**Texto fornecido:**
'''

Introdução
Eis um mapa-múndi diferente daqueles aos quais estávamos habituados. Nele o Brasil surge imenso, o maior país do planisfério. Por contraste, os vastos territórios do norte, sempre dominantes nos mapas tradicionais, agora aparecem raquíticos, como que espremidos.
Este mapa projeta em termos visuais aquilo que a combinação de luz, água e ar gera na Terra. Exibe o tamanho do que faz a natureza: energia e vida, em todas as suas formas possíveis. O Brasil aparece imenso por ser o território no qual mais se produz vida em todo o planeta. No auge do verão no país, no mês de janeiro retratado, tal produção atinge o máximo – enquanto no inverno do norte acontece o contrário.
O mapa não foi traçado para alegrar os brasileiros, mas para deixar evidente um potencial econômico – algo ainda mais espantoso do que as diferenças nas proporções territoriais. A associação entre produção natural e produção material humana soa estranha, porque modifica uma noção secular.
A maior parte de nós está muito pouco acostumada a pensar no crescimento econômico como algo vinculado ao estado das condições naturais. E muita gente pensa o contrário disso, ou seja, que a conservação da natureza é um entrave ao desenvolvimento. Nada de estranho nessa associação: pelos últimos séculos, o homem só fez produzir imaginando-se como opositor da natureza. Daí que essa concepção tenha se entranhado profundamente em nossa cultura.
Mas tal oposição entre “natureza” e “desenvolvimento” está sendo reavaliada – e o mapa é uma das expressões desse novo procedimento. Seu título original é “Produtividade Primária Bruta”. A primeira palavra, “produtividade”, é um termo que vem do campo da economia. Em estado de dicionário, tem a seguinte acepção: “É a relação entre os meios, os recursos utilizados e a produção final. É o resultado da capacidade de produzir, de gerar um produto, fruto do trabalho, associado à técnica e ao capital empregado.”
O choque de sentido entre o emprego do termo na imagem e na tradição lexicográfica é imenso. No mapa, o sujeito produtor vem a ser a natureza. Na definição tradicional da economia, a natureza simplesmente fica fora do valor produtivo: o trabalho, a técnica e o capital – a atividade humana em oposição ao estado natural – geram um produto; a natureza não passa de um elemento passivo, a matéria-prima (“os recursos utilizados”, no verbete do dicionário).

'''

**Instruções de trabalho:**
1 > Responda às seguintes perguntas com base no texto sobre o mapa-múndi:
(a) Qual é o título original do mapa?
(b) Que mês do ano o mapa retrata?
(c) Segundo a definição tradicional da economia, que papel cabe à natureza?
2 > Reproduza, no texto sobre o mapa-múndi, tudo o que vai de "O mapa não foi" até "uma noção secular.".
O material a seguir provém de outra fonte.

**Dados fornecidos:**
'''

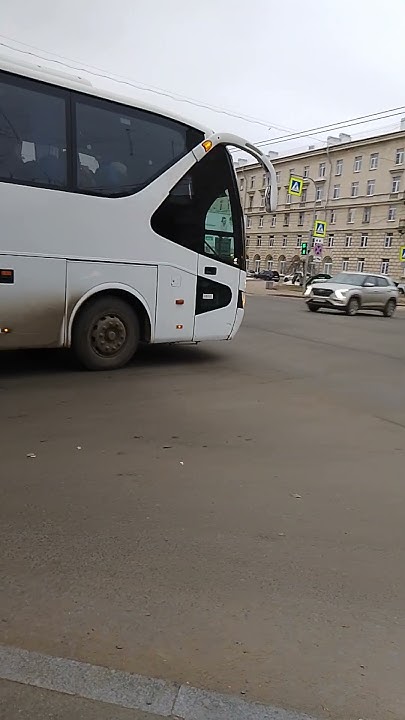 Заказной Автобус - YouTube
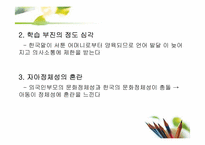 다문화가족 아동-14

'''

**Resultados das tarefas:**
1 >
(a) “Produtividade Primária Bruta”.
(b) Janeiro.
(c) O de um elemento passivo, a matéria-prima (“os recursos utilizados”, no verbete do dicionário).

2 >
O mapa não foi traçado para alegrar os brasileiros, mas para deixar evidente um potencial econômico – algo ainda mais espantoso do que as diferenças nas proporções territoriais. A associação entre produção natural e produção material humana soa estranha, porque modifica uma noção secular.